Jezik / Language:
23 June 2016

Trial Opens for Capljina Crimes

BIRN BiH Sarajevo

Former HVO member Edin Sakoc faces charges of sexual abuse and participation in murders in the Capljina area of Bosnia.

The trial of Edin Sakoc, a former member of the Croatian Defence Council, HVO, charged with committing crimes against civilian population in the Capljina area, began with the reading of the indictment and presentation of introductory statements.

The indictment charges Sakoc on two counts with having committed sexual abuse and with having participated in the murder of two Serbs.

According to the charges, on July 9, 1992, Sakoc raped “C.T”, whom he had previously taken away from Misko Djuraskovic’s home in Pocitelj, in the municipality of Capljina.

It is alleged that the following day, Sakoc, who was accompanied by one Boban, came to Djuraskovic’s home again and asked: “Where are they?”

The indictment alleges that Boban then began shooting at Vasilija Ekmecic and Cvijeta Cucak, killing both of them.

“The material evidence implies that the defendant was a member of HVO when the crime was committed. All three injured parties were unarmed civilians who neither offered resistance nor participated in hostile activities,” prosecutor Stanko Blagic said in his introductory statement.

The defence for Sakoc said it would prove that he did not commit any of the crimes he was charged with under the indictment.

Defence attorney Tatjana Savic said witnesses who were present in the house would clarify that the man named as Boban took the lead role.

“Sakoc stood trial in the United States. You will have a chance to see the indictment covering these events. A jury consisting of 12 people rendered a decision that Sakoc did not participate in war crimes, including murders and rape,” Savic noted.

In February, Sakoc was extradited from the US, where he was arrested in 2013, because he had given false data on his participation in the war to US authorities.

As the trial for crimes committed in the Sokolac area continued, a Bosnian state prosecution witness said that defendant Nenad Przulj called out the names of six prisoners from Cavarine village, saying they would be exchanged. They have been missing without trace since.

Izudin Heco said he used to live in the village of Micivode in the municipality of Sokolac until September 22, 1992. As he said, when a neighbouring village was set on fire, he fled to the woods. He and his cousin Elvir decided to go to Sarajevo.

“We arrived to Lapisnica quarry. We entered an abandoned shack and fell asleep. We were surrounded the morning after. They were dressed in camouflage and grey-olive uniforms,” Heco said, adding that this all happened in October.

According to his testimony, he and his cousin were transferred to Pale and then to the police station in Sokolac, where they were examined and held during the night before being transported to the village of Cavarine.

“Elvir was taken to the left and I was taken to the right room. It was dark inside. Somebody pulled my arm, so I would sit down. It was my cousin Fehim Heco.
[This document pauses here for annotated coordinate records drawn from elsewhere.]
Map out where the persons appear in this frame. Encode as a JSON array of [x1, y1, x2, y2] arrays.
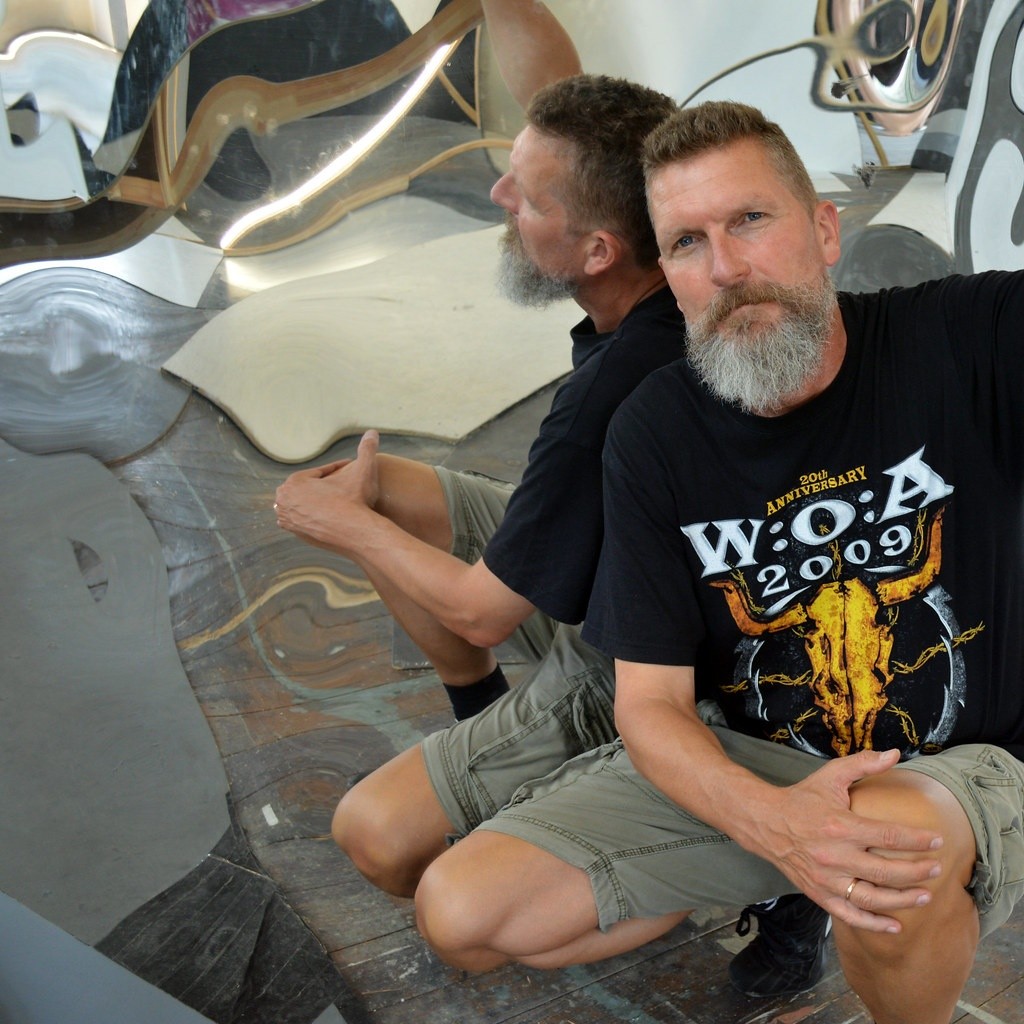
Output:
[[267, 75, 689, 894], [411, 100, 1023, 1024]]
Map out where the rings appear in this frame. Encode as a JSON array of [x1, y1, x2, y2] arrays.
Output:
[[843, 877, 862, 902], [274, 503, 277, 508]]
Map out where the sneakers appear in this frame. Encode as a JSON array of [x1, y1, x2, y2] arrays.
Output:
[[728, 893, 833, 999]]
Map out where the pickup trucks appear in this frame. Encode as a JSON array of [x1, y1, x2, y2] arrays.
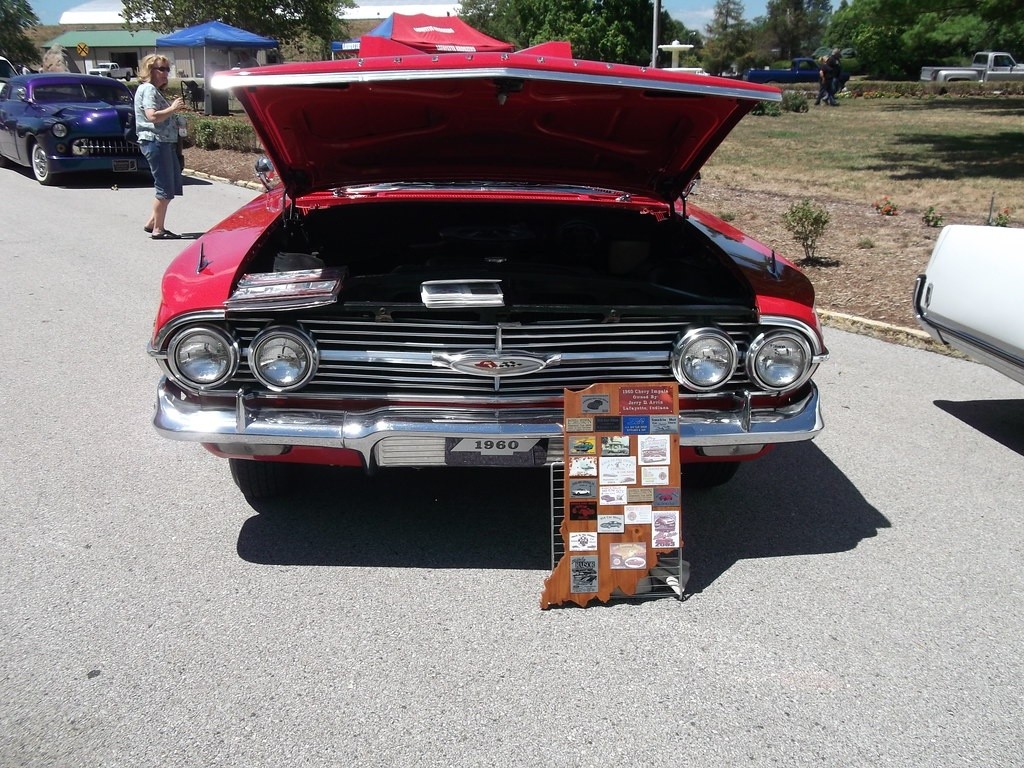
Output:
[[742, 57, 822, 85], [89, 62, 134, 82], [920, 52, 1024, 85]]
Twenty of us were present in that room. The place was not familiar. I had not been there before,” the witness said.

As he said, on the day when he was brought to Cavarine, he met defendant Nenad Przulj, who was dressed in civilian clothes. He told him his mother had left for Sarajevo.

“I knew him as he was my teacher. He asked me how I got there. ... Also, looking through a hole in the window, I saw him bring food by a civilian vehicle. He did it in the morning and evening,” Heco said.

Heco recalled that Przulj called out the names of six persons in March 1993, saying they were going to be exchanged. “We have no information about them,” the witness said.

The state prosecution has charged Przulj, former commander of a prison in “Petar Kocic” school in Cavarine, near Sokolac, with having participated in detention, beating and disappearance of Bosniaks from Sokolac, as well as other inhumane acts, from May 1992 to March 1993.